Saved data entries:
= = = =

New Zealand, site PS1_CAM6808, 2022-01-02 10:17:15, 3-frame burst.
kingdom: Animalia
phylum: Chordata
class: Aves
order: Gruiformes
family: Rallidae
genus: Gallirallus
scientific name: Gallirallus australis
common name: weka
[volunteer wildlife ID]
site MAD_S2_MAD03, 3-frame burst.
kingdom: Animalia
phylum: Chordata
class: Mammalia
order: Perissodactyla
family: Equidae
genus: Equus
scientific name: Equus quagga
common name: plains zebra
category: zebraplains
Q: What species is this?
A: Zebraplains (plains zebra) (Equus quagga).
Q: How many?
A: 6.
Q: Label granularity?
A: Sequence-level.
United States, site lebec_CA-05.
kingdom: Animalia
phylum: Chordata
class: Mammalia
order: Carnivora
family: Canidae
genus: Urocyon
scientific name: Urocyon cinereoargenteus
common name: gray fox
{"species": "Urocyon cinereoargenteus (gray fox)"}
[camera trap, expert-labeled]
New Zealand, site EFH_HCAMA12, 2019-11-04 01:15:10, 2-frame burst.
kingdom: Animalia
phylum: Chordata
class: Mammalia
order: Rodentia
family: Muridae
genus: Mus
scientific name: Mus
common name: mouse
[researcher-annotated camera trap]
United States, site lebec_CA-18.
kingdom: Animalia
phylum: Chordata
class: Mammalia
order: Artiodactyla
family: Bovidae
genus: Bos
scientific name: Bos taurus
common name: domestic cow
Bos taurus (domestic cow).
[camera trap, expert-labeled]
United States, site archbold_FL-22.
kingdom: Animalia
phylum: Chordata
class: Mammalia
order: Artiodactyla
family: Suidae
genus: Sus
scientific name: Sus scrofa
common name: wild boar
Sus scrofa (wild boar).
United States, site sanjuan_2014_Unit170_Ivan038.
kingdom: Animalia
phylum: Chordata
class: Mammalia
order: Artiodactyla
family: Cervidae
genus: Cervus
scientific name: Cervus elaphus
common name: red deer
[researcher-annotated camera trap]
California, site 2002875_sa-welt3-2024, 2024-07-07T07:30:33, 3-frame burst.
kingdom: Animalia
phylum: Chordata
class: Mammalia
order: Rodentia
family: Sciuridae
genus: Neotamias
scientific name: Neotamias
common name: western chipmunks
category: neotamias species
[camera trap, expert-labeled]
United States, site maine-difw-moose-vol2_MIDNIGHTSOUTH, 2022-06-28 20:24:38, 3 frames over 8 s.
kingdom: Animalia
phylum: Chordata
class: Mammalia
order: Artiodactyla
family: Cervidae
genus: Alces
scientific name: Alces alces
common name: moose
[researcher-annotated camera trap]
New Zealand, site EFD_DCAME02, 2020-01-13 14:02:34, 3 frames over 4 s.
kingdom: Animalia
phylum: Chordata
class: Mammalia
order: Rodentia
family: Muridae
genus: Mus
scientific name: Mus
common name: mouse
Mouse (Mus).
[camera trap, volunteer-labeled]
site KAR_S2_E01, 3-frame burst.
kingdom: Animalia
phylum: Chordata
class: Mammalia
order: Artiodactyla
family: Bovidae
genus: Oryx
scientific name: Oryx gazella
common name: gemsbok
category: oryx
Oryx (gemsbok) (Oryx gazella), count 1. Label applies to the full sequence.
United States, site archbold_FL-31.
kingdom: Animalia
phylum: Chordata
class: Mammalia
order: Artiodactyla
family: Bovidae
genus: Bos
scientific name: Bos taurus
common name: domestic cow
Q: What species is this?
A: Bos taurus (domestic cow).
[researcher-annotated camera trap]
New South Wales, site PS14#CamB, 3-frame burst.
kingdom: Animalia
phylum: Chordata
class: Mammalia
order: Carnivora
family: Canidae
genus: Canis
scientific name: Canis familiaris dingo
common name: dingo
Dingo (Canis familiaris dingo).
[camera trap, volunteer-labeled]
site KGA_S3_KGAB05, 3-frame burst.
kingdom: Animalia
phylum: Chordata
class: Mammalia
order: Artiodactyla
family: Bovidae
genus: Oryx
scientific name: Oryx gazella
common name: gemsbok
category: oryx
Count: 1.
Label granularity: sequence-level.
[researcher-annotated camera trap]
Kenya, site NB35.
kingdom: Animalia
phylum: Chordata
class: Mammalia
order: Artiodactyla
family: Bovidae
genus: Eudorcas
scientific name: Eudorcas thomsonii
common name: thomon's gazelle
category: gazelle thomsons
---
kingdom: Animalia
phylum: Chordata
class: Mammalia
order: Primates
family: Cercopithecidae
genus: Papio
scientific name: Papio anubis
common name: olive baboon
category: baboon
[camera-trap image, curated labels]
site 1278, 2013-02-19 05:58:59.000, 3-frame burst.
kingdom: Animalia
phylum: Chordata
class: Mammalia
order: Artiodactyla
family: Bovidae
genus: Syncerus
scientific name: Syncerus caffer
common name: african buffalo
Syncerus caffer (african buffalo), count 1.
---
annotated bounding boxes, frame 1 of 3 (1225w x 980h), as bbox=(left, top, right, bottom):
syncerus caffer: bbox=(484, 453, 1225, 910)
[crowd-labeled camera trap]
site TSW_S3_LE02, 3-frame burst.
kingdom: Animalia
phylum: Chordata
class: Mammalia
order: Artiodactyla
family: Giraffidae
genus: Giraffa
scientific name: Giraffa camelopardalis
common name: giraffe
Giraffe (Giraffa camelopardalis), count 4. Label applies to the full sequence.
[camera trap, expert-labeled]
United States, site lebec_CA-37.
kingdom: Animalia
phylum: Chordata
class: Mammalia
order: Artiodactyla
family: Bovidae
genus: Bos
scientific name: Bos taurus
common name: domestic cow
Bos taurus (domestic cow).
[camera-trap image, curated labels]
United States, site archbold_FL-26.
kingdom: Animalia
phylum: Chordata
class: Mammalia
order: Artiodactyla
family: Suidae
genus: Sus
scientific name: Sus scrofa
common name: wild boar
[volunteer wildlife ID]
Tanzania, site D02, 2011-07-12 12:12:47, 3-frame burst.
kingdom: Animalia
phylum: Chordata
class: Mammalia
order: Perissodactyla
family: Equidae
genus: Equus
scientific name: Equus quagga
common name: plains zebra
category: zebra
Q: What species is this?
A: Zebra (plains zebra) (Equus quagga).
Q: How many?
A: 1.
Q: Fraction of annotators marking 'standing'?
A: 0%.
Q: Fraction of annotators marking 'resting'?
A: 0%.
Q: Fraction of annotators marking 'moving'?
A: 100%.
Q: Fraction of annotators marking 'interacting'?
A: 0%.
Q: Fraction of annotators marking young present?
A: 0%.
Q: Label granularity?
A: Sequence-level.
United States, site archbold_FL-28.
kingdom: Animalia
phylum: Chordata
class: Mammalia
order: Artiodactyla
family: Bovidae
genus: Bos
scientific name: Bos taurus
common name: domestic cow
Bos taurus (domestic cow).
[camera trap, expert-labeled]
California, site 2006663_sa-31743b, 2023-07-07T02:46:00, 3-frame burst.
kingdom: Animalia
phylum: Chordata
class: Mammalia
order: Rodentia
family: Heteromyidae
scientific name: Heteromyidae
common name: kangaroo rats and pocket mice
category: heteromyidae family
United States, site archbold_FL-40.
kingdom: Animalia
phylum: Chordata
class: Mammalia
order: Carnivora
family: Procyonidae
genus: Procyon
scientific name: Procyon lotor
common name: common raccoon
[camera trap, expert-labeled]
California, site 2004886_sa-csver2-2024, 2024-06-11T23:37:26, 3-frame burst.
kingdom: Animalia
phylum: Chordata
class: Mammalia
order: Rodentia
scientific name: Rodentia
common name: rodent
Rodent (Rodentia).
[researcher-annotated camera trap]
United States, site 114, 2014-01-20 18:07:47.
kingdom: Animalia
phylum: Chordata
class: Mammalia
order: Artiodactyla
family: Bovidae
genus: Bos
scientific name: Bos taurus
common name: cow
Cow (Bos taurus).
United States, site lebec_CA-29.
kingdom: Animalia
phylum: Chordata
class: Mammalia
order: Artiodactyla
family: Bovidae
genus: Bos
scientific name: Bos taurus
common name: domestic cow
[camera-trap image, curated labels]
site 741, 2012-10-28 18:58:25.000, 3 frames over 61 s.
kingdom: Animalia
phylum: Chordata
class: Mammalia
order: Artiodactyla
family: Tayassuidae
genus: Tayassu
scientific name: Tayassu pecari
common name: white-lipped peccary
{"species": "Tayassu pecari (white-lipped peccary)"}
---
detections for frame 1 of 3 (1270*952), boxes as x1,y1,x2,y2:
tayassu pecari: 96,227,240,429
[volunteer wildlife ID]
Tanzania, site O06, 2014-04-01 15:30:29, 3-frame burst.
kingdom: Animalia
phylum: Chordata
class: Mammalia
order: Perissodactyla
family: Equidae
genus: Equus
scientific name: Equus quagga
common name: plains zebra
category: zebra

= = = =

(What is needed)
Look through the entries above, and wherever a line holds the string "Fraction", copy it.

(Exercise solution)
Q: Fraction of annotators marking 'standing'?
Q: Fraction of annotators marking 'resting'?
Q: Fraction of annotators marking 'moving'?
Q: Fraction of annotators marking 'interacting'?
Q: Fraction of annotators marking young present?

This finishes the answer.